[Dataset records]
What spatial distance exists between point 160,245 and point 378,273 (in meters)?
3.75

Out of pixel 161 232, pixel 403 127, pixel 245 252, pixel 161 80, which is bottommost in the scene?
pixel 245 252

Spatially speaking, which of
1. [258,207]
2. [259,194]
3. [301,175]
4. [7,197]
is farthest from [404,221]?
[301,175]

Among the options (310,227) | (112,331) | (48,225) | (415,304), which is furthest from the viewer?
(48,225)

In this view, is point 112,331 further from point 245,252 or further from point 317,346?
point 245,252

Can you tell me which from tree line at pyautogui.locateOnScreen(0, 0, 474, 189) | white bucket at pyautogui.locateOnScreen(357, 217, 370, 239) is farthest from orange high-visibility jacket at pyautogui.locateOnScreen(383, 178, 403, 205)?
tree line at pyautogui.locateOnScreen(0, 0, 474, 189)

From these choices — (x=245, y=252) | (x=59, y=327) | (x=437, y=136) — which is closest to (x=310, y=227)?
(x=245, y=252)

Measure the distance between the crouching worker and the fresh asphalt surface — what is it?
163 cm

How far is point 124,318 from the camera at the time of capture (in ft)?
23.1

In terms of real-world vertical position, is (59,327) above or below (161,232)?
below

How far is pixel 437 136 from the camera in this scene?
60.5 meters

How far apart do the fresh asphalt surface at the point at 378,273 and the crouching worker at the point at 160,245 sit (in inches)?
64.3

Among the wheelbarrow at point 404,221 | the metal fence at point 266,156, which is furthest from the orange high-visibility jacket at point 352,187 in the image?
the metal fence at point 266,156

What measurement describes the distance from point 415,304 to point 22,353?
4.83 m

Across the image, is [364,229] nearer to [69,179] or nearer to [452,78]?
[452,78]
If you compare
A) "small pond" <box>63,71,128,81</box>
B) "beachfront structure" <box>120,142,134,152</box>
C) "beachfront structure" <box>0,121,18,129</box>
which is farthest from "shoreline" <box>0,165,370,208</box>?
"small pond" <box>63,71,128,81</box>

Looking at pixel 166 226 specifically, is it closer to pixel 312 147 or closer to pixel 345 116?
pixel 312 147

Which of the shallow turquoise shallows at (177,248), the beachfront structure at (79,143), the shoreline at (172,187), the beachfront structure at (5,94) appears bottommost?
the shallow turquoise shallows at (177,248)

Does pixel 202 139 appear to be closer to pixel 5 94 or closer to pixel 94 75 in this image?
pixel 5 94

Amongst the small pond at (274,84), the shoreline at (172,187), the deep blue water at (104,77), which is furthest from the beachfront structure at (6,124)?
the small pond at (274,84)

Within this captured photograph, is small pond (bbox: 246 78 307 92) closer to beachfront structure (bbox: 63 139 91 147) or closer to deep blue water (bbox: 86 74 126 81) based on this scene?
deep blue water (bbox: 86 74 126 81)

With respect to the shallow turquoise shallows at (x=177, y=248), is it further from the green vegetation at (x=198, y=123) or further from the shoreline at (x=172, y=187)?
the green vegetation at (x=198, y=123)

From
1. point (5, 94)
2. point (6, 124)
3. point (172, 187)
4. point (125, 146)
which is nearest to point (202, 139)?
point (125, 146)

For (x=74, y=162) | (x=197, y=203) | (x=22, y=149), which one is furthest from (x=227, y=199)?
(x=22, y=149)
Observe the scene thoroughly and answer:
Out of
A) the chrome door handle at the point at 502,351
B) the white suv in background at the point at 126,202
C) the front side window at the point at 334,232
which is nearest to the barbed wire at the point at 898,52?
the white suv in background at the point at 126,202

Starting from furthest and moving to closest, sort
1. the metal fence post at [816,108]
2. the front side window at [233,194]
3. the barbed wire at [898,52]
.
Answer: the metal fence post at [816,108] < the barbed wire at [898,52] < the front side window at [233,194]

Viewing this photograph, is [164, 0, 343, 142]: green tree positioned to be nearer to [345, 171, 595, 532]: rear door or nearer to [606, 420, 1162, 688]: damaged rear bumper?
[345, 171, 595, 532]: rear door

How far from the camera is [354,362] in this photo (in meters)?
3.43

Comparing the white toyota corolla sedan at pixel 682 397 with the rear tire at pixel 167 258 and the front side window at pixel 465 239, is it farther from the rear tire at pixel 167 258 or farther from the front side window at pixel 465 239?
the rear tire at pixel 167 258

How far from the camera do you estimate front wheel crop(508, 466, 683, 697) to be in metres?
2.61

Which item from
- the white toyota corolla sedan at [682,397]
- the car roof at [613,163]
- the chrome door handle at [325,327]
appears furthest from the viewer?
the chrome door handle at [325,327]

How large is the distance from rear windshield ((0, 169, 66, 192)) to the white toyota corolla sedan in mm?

- **Task prompt**
Recopy all the lines exactly as they appear.

- **Response to the exercise**
What spatial distance exists between point 160,245 and point 378,273 (in meters)?
3.75

Out of pixel 161 232, pixel 403 127, pixel 245 252, pixel 161 80, which is bottommost in the scene?
pixel 245 252

Spatially speaking, which of
1. [258,207]
2. [259,194]
3. [301,175]
4. [7,197]
is farthest from [404,221]?
[301,175]

Among the options (310,227) | (112,331) | (48,225) | (415,304), which is furthest from the viewer?
(48,225)

In this view, is point 112,331 further from point 245,252 or further from point 317,346?
point 245,252

Can you tell me which from tree line at pyautogui.locateOnScreen(0, 0, 474, 189) | white bucket at pyautogui.locateOnScreen(357, 217, 370, 239) is farthest from orange high-visibility jacket at pyautogui.locateOnScreen(383, 178, 403, 205)?
tree line at pyautogui.locateOnScreen(0, 0, 474, 189)

From these choices — (x=245, y=252) | (x=59, y=327) | (x=437, y=136) — which is closest to (x=310, y=227)?
(x=245, y=252)

Measure the distance between the crouching worker and the fresh asphalt surface — what is it?
163 cm

How far is point 124,318 from the camera at the time of capture (in ft)?
23.1

In terms of real-world vertical position, is (59,327) above or below (161,232)?
below

How far is pixel 437 136 from the camera in this scene?
60.5 meters

How far apart do the fresh asphalt surface at the point at 378,273 and the crouching worker at the point at 160,245 sit (in inches)?
64.3

Among the wheelbarrow at point 404,221 | the metal fence at point 266,156, which is furthest from the orange high-visibility jacket at point 352,187 in the image?
the metal fence at point 266,156

What measurement describes the distance from point 415,304 to point 22,353?
4.83 m

Across the image, is [364,229] nearer to [69,179] or nearer to [452,78]?
[452,78]
If you compare
A) "small pond" <box>63,71,128,81</box>
B) "beachfront structure" <box>120,142,134,152</box>
C) "beachfront structure" <box>0,121,18,129</box>
which is farthest from "shoreline" <box>0,165,370,208</box>?
"small pond" <box>63,71,128,81</box>

Looking at pixel 166 226 specifically, is it closer to pixel 312 147 or closer to pixel 345 116?
pixel 312 147

Which of the shallow turquoise shallows at (177,248), the beachfront structure at (79,143), the shoreline at (172,187), the beachfront structure at (5,94) appears bottommost?
the shallow turquoise shallows at (177,248)

Does pixel 202 139 appear to be closer to pixel 5 94 or closer to pixel 94 75 in this image?
pixel 5 94

Amongst the small pond at (274,84), the shoreline at (172,187), the deep blue water at (104,77), which is furthest from the beachfront structure at (6,124)?
the small pond at (274,84)

Within this captured photograph, is small pond (bbox: 246 78 307 92) closer to beachfront structure (bbox: 63 139 91 147) or closer to deep blue water (bbox: 86 74 126 81) based on this scene?
deep blue water (bbox: 86 74 126 81)

With respect to the shallow turquoise shallows at (x=177, y=248), is it further from the green vegetation at (x=198, y=123) or further from the shoreline at (x=172, y=187)?
the green vegetation at (x=198, y=123)

From
1. point (5, 94)
2. point (6, 124)
3. point (172, 187)
4. point (125, 146)
which is nearest to point (202, 139)?
point (125, 146)

For (x=74, y=162) | (x=197, y=203) | (x=22, y=149), which one is furthest from (x=227, y=199)?
(x=22, y=149)
Observe the scene thoroughly and answer:
Out of
A) the chrome door handle at the point at 502,351
B) the white suv in background at the point at 126,202
C) the front side window at the point at 334,232
which is nearest to the barbed wire at the point at 898,52?
the white suv in background at the point at 126,202

Starting from furthest and moving to closest, sort
1. the metal fence post at [816,108]
2. the front side window at [233,194]
3. the barbed wire at [898,52]
.
Answer: the metal fence post at [816,108] < the barbed wire at [898,52] < the front side window at [233,194]

Viewing this photograph, is [164, 0, 343, 142]: green tree positioned to be nearer to [345, 171, 595, 532]: rear door or nearer to [606, 420, 1162, 688]: damaged rear bumper?
[345, 171, 595, 532]: rear door

How far from the camera is [354,362] in this photo (in meters)?
3.43

Comparing the white toyota corolla sedan at pixel 682 397 with the rear tire at pixel 167 258 and the front side window at pixel 465 239, is it farther from the rear tire at pixel 167 258 or farther from the front side window at pixel 465 239?
the rear tire at pixel 167 258

How far from the camera do you estimate front wheel crop(508, 466, 683, 697) to be in metres?
2.61

Which item from
- the white toyota corolla sedan at [682,397]
- the car roof at [613,163]
- the chrome door handle at [325,327]
appears furthest from the viewer?
the chrome door handle at [325,327]

How large is the distance from rear windshield ((0, 169, 66, 192)) to the white toyota corolla sedan in mm?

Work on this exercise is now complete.